### DESCRIPTION OF THE TASK
Continue the passage about getting learning online in a crisis, starting right after its final sentence.

### EXCERPTED PASSAGE
As we speak, teachers across the world are scrambling to move their instruction online. Students are concerned about meeting educational and professional requirements. Stress levels are high. Uncertainty nags at our thoughts as we try to accomplish daily tasks like learning and working.
So what are educators supposed to do? And what should we do to help you? Let’s start by putting one foot in front of the other.
MVP is the Key
We are going to borrow a word from the corporate world and own it for ourselves: Minimum Viable Product (MVP). What is the minimum you need to put online to get the real work done? This might sound like a cop out, but it’s the first step we can take to adapt in a crisis.
“Don't judge online teaching by what you see in the next few weeks. Great online learning takes time, and the teaching and learning experiences will continue to improve over time.”
-Katie Bradford (COO, Construct SLC)
At Construct, we design online learning through the use of learner-focused instructional design, custom software development, in-house design and production, and personalized project management. But let’s establish a basic truth in this situation. We’re not designing online learning . . . we’re getting learning online. And that’s okay. Today the world needs learning online, and they need it now. They will likely need online learning in the coming months, but that is a conversation that is yet to come.
What’s going to be MVP for learning online? We can start here.

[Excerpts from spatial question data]
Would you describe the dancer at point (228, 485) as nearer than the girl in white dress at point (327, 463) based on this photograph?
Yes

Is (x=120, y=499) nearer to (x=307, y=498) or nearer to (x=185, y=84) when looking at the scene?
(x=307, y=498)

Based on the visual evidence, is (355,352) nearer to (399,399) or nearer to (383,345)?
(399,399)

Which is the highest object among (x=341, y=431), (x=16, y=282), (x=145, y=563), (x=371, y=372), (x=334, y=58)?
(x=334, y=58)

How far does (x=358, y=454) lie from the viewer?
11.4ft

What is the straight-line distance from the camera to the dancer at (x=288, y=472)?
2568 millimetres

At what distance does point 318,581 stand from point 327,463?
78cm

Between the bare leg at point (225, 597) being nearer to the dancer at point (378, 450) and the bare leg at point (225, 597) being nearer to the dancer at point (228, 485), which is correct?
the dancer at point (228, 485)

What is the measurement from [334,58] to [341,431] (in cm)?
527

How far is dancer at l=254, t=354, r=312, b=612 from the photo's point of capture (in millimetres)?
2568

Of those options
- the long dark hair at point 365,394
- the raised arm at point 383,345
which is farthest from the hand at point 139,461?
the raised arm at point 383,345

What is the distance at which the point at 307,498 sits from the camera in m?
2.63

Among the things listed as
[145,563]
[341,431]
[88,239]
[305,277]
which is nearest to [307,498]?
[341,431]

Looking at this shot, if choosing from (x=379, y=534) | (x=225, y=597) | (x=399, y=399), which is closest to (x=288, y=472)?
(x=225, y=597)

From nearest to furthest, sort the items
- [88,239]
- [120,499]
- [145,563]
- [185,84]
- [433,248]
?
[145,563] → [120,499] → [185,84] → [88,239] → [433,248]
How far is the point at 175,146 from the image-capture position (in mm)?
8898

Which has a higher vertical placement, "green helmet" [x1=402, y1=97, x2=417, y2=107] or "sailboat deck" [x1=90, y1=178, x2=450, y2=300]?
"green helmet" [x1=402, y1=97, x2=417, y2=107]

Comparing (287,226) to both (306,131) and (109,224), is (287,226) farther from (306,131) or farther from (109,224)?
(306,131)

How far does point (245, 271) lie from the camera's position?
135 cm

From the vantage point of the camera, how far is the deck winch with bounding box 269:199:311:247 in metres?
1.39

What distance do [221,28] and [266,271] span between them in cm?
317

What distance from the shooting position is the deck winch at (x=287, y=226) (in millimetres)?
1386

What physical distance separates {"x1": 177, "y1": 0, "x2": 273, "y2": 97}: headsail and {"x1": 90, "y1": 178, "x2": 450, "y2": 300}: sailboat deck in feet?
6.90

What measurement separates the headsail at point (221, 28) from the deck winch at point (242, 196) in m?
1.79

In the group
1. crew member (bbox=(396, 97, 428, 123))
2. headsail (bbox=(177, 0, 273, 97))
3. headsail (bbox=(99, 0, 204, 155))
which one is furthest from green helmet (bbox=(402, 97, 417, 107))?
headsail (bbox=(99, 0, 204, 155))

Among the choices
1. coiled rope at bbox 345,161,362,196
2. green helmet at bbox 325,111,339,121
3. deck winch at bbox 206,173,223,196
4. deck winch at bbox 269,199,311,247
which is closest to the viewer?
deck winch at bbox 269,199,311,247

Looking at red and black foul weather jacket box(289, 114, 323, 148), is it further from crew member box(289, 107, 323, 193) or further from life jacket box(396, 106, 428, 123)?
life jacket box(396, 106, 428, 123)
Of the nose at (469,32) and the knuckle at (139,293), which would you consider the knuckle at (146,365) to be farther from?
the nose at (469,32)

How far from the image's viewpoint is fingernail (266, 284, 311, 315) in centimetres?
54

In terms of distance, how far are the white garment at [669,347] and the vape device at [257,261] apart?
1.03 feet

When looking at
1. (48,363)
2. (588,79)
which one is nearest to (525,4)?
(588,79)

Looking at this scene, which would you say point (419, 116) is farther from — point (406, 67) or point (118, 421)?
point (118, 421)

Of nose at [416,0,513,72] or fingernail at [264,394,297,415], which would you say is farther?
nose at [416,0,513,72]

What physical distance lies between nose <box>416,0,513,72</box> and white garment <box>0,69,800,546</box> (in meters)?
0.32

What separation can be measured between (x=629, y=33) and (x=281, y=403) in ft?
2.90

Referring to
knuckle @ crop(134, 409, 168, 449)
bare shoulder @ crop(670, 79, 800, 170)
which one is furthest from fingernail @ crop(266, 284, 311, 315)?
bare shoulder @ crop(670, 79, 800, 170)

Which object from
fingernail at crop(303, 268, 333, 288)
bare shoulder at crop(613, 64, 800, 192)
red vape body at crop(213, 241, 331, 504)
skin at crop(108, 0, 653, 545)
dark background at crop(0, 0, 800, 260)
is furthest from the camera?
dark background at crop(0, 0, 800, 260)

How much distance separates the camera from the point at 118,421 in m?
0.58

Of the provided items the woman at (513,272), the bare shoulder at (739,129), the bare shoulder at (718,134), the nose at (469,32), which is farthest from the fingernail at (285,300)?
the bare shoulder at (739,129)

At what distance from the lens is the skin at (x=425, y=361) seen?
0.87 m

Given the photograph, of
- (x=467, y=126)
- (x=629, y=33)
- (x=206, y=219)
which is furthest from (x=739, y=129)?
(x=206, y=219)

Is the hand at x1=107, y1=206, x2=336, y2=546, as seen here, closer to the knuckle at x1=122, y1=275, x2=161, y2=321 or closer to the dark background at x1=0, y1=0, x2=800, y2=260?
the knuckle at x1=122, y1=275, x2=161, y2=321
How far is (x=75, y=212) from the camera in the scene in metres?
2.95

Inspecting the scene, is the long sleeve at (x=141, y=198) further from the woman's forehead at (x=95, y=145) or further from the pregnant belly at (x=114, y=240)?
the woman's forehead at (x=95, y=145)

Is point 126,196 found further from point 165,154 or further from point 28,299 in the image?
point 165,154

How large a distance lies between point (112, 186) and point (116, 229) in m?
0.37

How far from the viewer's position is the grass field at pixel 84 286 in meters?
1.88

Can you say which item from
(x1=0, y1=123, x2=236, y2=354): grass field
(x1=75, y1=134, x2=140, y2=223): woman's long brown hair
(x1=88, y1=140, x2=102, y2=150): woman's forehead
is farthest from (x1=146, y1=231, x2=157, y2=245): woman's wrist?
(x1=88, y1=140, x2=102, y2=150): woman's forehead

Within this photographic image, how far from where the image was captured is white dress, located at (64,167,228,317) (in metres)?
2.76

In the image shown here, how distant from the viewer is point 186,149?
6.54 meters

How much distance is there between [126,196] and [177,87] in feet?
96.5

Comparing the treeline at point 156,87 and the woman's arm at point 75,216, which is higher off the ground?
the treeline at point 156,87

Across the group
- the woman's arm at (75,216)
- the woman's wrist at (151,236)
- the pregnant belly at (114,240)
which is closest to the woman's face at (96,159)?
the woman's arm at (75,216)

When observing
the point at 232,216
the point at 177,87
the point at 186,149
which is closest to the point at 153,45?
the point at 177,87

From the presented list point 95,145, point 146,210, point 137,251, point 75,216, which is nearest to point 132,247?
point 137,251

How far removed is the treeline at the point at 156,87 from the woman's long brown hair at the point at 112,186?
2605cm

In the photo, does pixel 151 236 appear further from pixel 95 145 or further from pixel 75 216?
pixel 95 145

### TASK RESULT
1) Being Human Comes First
We’re all getting knocked down on Maslow’s hierarchy of needs a bit. As educators, we already understand that fear and scarce resources changes the brain and our priorities. What we can really do right now is prioritize connection and let the content take a back seat.
Connect with your students. This might look a little different online. You can send regular emails, remind them of upcoming assignments, and utilize online resources like video, email, and messaging to answer their questions and stay in contact.
Education Elements has tips for helping educators become more flexible while shifting to teaching online.
2) You Know More Than You Think
You’re already an expert when it comes to what you teach. Even if you wouldn’t call yourself that, you are at least ten steps ahead of your students. There are easy ways to get the knowledge in your head straight onto the online platform. Bonus? A lot of these methods facilitate rich connection.
Zoom, a video call platform, offers a series of simple tutorials
The Online Learning Consortium provides a free webinar with tips and tricks for teaching with zoom or other video platforms
Instructure has resources including Tools for Online Learning When the Classroom Closes
3) Keep it Simple
When we can’t rely on “business as usual,” it’s even more important to provide students with a clear and simple path forward. The best way to help students feel supported and confident in an online environment is to set a repetitive course structure.
Over the coming days and weeks we will add additional resources here on our website, including examples of how to do some of these things. If you need to talk we’ll listen, just send a message and we’ll be in touch. We are here to help.
Difficult times really can make us better. In the long run, this experience will likely make online learning better for you and your learners. While we don’t have every answer about what the future is going to look like, we hope we can give you some knowledge to hold onto during this time of change.
Head of Learning, Construct (Salt Lake City)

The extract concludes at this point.